DOCUMENT SEGMENT »
------------------------------------------------------------
I'm a real estate agent operating under my own LLC. My commissions go through my broker, then into my LLC's business bank account (wife doesn't know what bank it's with, or really anything about it) then I have a payroll company pay me a salary out of my business bank account into my personal bank account that my wife and I shared. 

My wife and I both bank with USAA, she has an account that her monthly income ($900 per month) goes into, and I have mine that she was part of until today, all household bill, utilities, healthcare gets paid from my account that she was on until today. I pay everything, always have. 

I pay myself a salary of $50,000 from my business account. I've earned roughly $130,000 in commissions in this fiscal year. I have no degree, just hustle everyday. She earns $10 per hr, part time, or $900 per month. She has a masters degree in Instructional Leadership that I paid for by transferring all of my GI Bill benefits to her ($75,000 degree, earning potential of at least $50,000 per year). We have no kids, been married 6 years.

My questions:

Is it alright for me to take my wife off the shared account that all of my pay goes into and which I pay all the bills from? I am paying her living expenses through this separation, she refuses to leave the house. 

I have $30,000 in my business bank account. How can I shield or hide this money in case she retains an attorney and seeks discovery and claims it as a marital asset? Should I withdraw it all and say I spent it frivolously? Put it into my brother bank account for a few months? We live in PA. I became a realtor and started the business while married. She is not a member of the LLC.
------------------------------------------------------------
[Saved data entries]
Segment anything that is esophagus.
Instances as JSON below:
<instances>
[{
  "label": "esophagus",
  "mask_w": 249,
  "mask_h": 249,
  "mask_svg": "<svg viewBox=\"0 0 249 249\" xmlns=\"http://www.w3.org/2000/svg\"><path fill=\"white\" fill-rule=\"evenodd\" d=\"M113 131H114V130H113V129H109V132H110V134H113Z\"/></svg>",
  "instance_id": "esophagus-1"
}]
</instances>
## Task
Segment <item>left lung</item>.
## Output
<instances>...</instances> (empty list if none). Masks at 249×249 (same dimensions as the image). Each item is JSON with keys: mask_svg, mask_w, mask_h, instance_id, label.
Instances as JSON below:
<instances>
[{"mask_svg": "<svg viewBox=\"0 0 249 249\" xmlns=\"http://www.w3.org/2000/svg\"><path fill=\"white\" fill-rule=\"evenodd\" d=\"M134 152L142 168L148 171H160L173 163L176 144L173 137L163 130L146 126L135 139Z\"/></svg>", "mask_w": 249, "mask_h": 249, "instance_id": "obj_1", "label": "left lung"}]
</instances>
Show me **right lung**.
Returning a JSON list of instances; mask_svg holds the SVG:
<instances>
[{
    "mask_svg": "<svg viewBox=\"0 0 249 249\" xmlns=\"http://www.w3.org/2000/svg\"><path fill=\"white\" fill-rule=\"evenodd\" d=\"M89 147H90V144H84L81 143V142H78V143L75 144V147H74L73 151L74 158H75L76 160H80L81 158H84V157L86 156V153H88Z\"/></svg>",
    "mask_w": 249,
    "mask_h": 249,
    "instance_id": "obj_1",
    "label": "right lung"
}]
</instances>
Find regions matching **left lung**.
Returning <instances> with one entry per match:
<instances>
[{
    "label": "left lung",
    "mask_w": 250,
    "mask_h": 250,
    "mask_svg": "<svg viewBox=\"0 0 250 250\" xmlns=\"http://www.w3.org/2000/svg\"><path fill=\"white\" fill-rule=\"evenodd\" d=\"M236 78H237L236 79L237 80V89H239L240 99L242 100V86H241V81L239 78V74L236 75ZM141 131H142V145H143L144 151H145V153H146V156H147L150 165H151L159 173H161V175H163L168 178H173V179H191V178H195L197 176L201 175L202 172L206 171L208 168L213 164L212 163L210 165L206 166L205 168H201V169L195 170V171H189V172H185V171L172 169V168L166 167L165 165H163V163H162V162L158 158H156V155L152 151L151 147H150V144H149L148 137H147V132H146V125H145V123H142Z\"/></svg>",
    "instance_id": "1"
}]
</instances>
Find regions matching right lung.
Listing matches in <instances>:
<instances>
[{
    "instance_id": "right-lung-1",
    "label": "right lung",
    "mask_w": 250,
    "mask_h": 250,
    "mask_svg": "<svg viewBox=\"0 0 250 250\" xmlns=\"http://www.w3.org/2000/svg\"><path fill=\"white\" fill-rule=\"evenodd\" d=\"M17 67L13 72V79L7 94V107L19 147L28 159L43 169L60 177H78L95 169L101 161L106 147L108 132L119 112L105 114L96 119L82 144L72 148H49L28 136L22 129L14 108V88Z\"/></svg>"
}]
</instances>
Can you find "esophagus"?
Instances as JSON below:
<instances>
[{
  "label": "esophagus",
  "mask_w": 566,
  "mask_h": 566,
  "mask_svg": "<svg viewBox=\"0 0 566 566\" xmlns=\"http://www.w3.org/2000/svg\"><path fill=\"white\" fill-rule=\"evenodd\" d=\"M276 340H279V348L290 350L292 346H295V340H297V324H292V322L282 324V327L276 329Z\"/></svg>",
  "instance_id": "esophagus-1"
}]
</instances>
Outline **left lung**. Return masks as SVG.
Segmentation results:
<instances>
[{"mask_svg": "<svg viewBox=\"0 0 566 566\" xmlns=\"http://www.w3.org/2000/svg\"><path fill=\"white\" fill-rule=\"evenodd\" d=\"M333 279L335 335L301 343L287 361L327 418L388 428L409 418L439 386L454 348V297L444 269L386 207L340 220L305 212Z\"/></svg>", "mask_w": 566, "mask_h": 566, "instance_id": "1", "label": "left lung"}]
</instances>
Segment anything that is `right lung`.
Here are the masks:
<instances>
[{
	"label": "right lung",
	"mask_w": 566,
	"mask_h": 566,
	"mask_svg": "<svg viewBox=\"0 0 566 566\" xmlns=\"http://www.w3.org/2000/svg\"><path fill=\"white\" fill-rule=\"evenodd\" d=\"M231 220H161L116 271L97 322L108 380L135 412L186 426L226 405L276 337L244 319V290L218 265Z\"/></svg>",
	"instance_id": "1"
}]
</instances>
------------------------------------------------------------
REQUIREMENTS » Reproduce the forum post word for word, starting at "I'm a real estate" and ending at "and I shared.".

FINISHED EXERCISE »
I'm a real estate agent operating under my own LLC. My commissions go through my broker, then into my LLC's business bank account (wife doesn't know what bank it's with, or really anything about it) then I have a payroll company pay me a salary out of my business bank account into my personal bank account that my wife and I shared.